------ Supplied material ------

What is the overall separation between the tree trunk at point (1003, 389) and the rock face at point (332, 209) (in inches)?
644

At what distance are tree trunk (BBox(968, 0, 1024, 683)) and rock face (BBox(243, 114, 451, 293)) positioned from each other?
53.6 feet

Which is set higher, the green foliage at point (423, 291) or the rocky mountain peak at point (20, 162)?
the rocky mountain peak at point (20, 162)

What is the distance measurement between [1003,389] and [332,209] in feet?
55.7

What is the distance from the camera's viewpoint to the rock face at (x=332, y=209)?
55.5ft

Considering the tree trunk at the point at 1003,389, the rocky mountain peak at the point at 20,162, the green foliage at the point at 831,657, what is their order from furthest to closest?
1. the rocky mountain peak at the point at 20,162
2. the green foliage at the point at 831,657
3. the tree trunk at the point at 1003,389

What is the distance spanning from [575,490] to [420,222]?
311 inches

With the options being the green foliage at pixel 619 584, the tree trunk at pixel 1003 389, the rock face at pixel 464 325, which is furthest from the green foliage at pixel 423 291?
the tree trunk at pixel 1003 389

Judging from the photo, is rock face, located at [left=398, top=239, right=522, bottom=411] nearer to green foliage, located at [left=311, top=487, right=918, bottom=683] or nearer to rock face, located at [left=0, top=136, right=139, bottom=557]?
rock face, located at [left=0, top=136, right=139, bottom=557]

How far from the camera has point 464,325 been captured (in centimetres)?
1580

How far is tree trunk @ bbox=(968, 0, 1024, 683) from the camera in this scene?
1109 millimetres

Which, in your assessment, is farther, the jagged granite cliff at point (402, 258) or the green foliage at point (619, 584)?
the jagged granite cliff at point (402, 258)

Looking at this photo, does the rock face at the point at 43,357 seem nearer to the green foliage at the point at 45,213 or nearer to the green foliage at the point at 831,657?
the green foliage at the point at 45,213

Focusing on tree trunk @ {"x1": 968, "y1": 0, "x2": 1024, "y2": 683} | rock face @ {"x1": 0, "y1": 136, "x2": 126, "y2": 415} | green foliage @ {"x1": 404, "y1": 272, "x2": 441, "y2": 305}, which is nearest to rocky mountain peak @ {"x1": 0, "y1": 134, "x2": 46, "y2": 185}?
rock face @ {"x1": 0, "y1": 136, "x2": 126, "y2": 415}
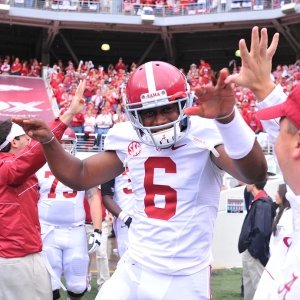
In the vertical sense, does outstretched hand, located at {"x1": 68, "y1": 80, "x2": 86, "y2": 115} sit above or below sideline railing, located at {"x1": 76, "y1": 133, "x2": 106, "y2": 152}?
above

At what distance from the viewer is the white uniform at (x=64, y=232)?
18.0 feet

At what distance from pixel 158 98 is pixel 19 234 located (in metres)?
1.47

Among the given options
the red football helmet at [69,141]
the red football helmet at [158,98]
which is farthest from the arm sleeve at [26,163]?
the red football helmet at [69,141]

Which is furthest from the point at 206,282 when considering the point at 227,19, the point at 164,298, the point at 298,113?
the point at 227,19

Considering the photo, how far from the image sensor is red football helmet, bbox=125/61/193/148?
282 cm

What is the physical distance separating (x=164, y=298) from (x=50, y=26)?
2010cm

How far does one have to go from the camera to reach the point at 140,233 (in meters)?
2.94

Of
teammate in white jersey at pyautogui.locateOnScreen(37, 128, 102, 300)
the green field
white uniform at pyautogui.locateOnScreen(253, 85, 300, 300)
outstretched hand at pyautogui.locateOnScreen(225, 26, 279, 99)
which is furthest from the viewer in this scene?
the green field

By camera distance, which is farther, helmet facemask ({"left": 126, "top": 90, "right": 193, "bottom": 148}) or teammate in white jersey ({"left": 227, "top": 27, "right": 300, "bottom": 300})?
helmet facemask ({"left": 126, "top": 90, "right": 193, "bottom": 148})

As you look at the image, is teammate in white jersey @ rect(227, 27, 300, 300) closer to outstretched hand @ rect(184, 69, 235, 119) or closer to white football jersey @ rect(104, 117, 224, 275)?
outstretched hand @ rect(184, 69, 235, 119)

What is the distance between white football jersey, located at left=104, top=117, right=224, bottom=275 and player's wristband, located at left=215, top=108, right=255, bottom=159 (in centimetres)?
36

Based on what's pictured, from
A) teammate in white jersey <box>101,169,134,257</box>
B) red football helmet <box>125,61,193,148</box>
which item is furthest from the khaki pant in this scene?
teammate in white jersey <box>101,169,134,257</box>

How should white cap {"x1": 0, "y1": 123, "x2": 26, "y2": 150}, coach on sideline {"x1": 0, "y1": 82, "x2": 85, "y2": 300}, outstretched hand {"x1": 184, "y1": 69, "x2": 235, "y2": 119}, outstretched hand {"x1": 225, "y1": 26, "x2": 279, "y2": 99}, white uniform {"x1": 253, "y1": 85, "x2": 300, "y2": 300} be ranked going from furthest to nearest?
white cap {"x1": 0, "y1": 123, "x2": 26, "y2": 150} → coach on sideline {"x1": 0, "y1": 82, "x2": 85, "y2": 300} → outstretched hand {"x1": 184, "y1": 69, "x2": 235, "y2": 119} → outstretched hand {"x1": 225, "y1": 26, "x2": 279, "y2": 99} → white uniform {"x1": 253, "y1": 85, "x2": 300, "y2": 300}

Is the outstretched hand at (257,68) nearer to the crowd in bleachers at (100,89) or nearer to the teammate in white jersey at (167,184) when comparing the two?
the teammate in white jersey at (167,184)
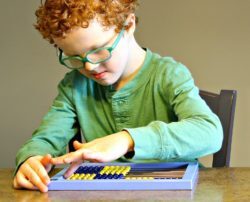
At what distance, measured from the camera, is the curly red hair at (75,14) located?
833 mm

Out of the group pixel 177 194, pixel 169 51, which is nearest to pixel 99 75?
pixel 177 194

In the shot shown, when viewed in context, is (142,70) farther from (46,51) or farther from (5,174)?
(46,51)

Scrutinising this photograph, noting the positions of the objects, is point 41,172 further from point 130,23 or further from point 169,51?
point 169,51

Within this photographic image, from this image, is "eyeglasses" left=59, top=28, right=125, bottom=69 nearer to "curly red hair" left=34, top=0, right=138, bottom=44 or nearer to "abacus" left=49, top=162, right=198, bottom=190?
"curly red hair" left=34, top=0, right=138, bottom=44

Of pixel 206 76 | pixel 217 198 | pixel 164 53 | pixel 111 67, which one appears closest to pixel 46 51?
pixel 164 53

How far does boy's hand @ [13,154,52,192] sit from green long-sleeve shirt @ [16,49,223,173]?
50 mm

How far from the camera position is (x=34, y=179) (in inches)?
28.9

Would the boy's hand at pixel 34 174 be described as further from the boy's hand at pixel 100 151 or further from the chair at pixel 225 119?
the chair at pixel 225 119

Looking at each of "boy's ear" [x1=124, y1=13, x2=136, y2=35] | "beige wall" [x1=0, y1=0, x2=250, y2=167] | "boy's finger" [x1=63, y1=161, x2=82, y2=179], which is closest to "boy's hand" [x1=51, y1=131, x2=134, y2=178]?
"boy's finger" [x1=63, y1=161, x2=82, y2=179]

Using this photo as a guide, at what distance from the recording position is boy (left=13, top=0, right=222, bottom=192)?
29.5 inches

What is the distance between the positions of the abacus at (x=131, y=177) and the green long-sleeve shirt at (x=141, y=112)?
0.02m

------

Set task:
Repeat the entire listing above word for word, leaving out the pictures.

Final result:
What is the overall separation between the tree trunk at point (1003, 389) and the rock face at point (332, 209) (in inches)?
644

At what distance are tree trunk (BBox(968, 0, 1024, 683)) and rock face (BBox(243, 114, 451, 293)) positioned from each other?
53.6 feet

Which is set higher, the green foliage at point (423, 291) or the rocky mountain peak at point (20, 162)?
the rocky mountain peak at point (20, 162)

What is the distance measurement between [1003,389] and [332,209] in feet?
55.7

What is the distance from the camera's viewpoint to the rock face at (x=332, y=209)?
55.5ft

Considering the tree trunk at the point at 1003,389, the rocky mountain peak at the point at 20,162, the green foliage at the point at 831,657, what is their order from furthest to closest?
1. the rocky mountain peak at the point at 20,162
2. the green foliage at the point at 831,657
3. the tree trunk at the point at 1003,389

What is the distance spanning from [575,490] to [420,222]?
311 inches

With the options being the green foliage at pixel 619 584, the tree trunk at pixel 1003 389, the rock face at pixel 464 325, which is furthest from the green foliage at pixel 423 291?
the tree trunk at pixel 1003 389

Judging from the photo, is rock face, located at [left=398, top=239, right=522, bottom=411] nearer to green foliage, located at [left=311, top=487, right=918, bottom=683] or nearer to rock face, located at [left=0, top=136, right=139, bottom=557]?
rock face, located at [left=0, top=136, right=139, bottom=557]

How far from the camera has point 464,325 been captured (in centimetres)?
1580

How far is tree trunk @ bbox=(968, 0, 1024, 683) from the camera in this scene?
1109 millimetres

Which, in your assessment, is farther, the jagged granite cliff at point (402, 258) or the green foliage at point (619, 584)?
the jagged granite cliff at point (402, 258)

Looking at this photo, does the rock face at the point at 43,357 seem nearer to the green foliage at the point at 45,213 or nearer to the green foliage at the point at 831,657?
the green foliage at the point at 45,213

Focusing on tree trunk @ {"x1": 968, "y1": 0, "x2": 1024, "y2": 683} | rock face @ {"x1": 0, "y1": 136, "x2": 126, "y2": 415} | green foliage @ {"x1": 404, "y1": 272, "x2": 441, "y2": 305}, which is nearest to rocky mountain peak @ {"x1": 0, "y1": 134, "x2": 46, "y2": 185}?
rock face @ {"x1": 0, "y1": 136, "x2": 126, "y2": 415}
In the vertical sense, does outstretched hand, located at {"x1": 68, "y1": 80, "x2": 86, "y2": 115} sit above or below sideline railing, located at {"x1": 76, "y1": 133, "x2": 106, "y2": 152}?
above

At what distance from the viewer is the white uniform at (x=64, y=232)?
18.0 feet

At what distance from pixel 158 98 is pixel 19 234 located (in metres)?
1.47

Among the given options
the red football helmet at [69,141]
the red football helmet at [158,98]
which is farthest from the arm sleeve at [26,163]?
the red football helmet at [69,141]

Which is furthest from the point at 206,282 when considering the point at 227,19, the point at 164,298, the point at 298,113?
the point at 227,19

Considering the photo, how far from the image sensor is red football helmet, bbox=125/61/193/148?
282 cm

What is the physical distance separating (x=164, y=298) from (x=50, y=26)?
2010cm

How far does one have to go from the camera to reach the point at 140,233 (in meters)?
2.94

Of
teammate in white jersey at pyautogui.locateOnScreen(37, 128, 102, 300)
the green field
white uniform at pyautogui.locateOnScreen(253, 85, 300, 300)
outstretched hand at pyautogui.locateOnScreen(225, 26, 279, 99)
which is furthest from the viewer in this scene?
the green field

By camera distance, which is farther, helmet facemask ({"left": 126, "top": 90, "right": 193, "bottom": 148}) or teammate in white jersey ({"left": 227, "top": 27, "right": 300, "bottom": 300})?
helmet facemask ({"left": 126, "top": 90, "right": 193, "bottom": 148})

As you look at the image, is teammate in white jersey @ rect(227, 27, 300, 300) closer to outstretched hand @ rect(184, 69, 235, 119) or closer to white football jersey @ rect(104, 117, 224, 275)?
outstretched hand @ rect(184, 69, 235, 119)

What is the distance between white football jersey, located at left=104, top=117, right=224, bottom=275 and player's wristband, located at left=215, top=108, right=255, bottom=159 (in centimetres)?
36

Based on what's pictured, from
A) teammate in white jersey <box>101,169,134,257</box>
B) red football helmet <box>125,61,193,148</box>
which item is furthest from the khaki pant in this scene?
teammate in white jersey <box>101,169,134,257</box>

How should white cap {"x1": 0, "y1": 123, "x2": 26, "y2": 150}, coach on sideline {"x1": 0, "y1": 82, "x2": 85, "y2": 300}, outstretched hand {"x1": 184, "y1": 69, "x2": 235, "y2": 119}, outstretched hand {"x1": 225, "y1": 26, "x2": 279, "y2": 99}, white uniform {"x1": 253, "y1": 85, "x2": 300, "y2": 300} be ranked going from furthest to nearest?
white cap {"x1": 0, "y1": 123, "x2": 26, "y2": 150} → coach on sideline {"x1": 0, "y1": 82, "x2": 85, "y2": 300} → outstretched hand {"x1": 184, "y1": 69, "x2": 235, "y2": 119} → outstretched hand {"x1": 225, "y1": 26, "x2": 279, "y2": 99} → white uniform {"x1": 253, "y1": 85, "x2": 300, "y2": 300}

Is the outstretched hand at (257,68) nearer to the crowd in bleachers at (100,89) or nearer to the teammate in white jersey at (167,184) when comparing the two?
the teammate in white jersey at (167,184)
At what distance, measured from the camera, is the curly red hair at (75,14) located?
833 mm

Out of the group pixel 177 194, pixel 169 51, which is nearest to pixel 99 75?
pixel 177 194

In the shot shown, when viewed in context, is (142,70) farther from (46,51) or farther from (5,174)?
(46,51)

Scrutinising this photograph, noting the positions of the objects, is point 41,172 further from point 130,23 or further from point 169,51?
point 169,51

Within this photographic image, from this image, is "eyeglasses" left=59, top=28, right=125, bottom=69 nearer to "curly red hair" left=34, top=0, right=138, bottom=44 or nearer to "abacus" left=49, top=162, right=198, bottom=190?
"curly red hair" left=34, top=0, right=138, bottom=44

Of pixel 206 76 | pixel 217 198 | pixel 164 53 | pixel 111 67, which one appears closest to pixel 46 51?
pixel 164 53

How far does boy's hand @ [13,154,52,192] sit from green long-sleeve shirt @ [16,49,223,173]?
50 mm

How far from the camera position is (x=34, y=179) (in inches)?
28.9

Would the boy's hand at pixel 34 174 be described as further from the boy's hand at pixel 100 151 or further from the chair at pixel 225 119?
the chair at pixel 225 119

Looking at each of "boy's ear" [x1=124, y1=13, x2=136, y2=35] | "beige wall" [x1=0, y1=0, x2=250, y2=167] | "boy's finger" [x1=63, y1=161, x2=82, y2=179], which is closest to "boy's hand" [x1=51, y1=131, x2=134, y2=178]?
"boy's finger" [x1=63, y1=161, x2=82, y2=179]

Using this photo as a guide, at what distance from the recording position is boy (left=13, top=0, right=222, bottom=192)?
29.5 inches

What is the distance between the positions of the abacus at (x=131, y=177) and the green long-sleeve shirt at (x=141, y=112)?
0.02m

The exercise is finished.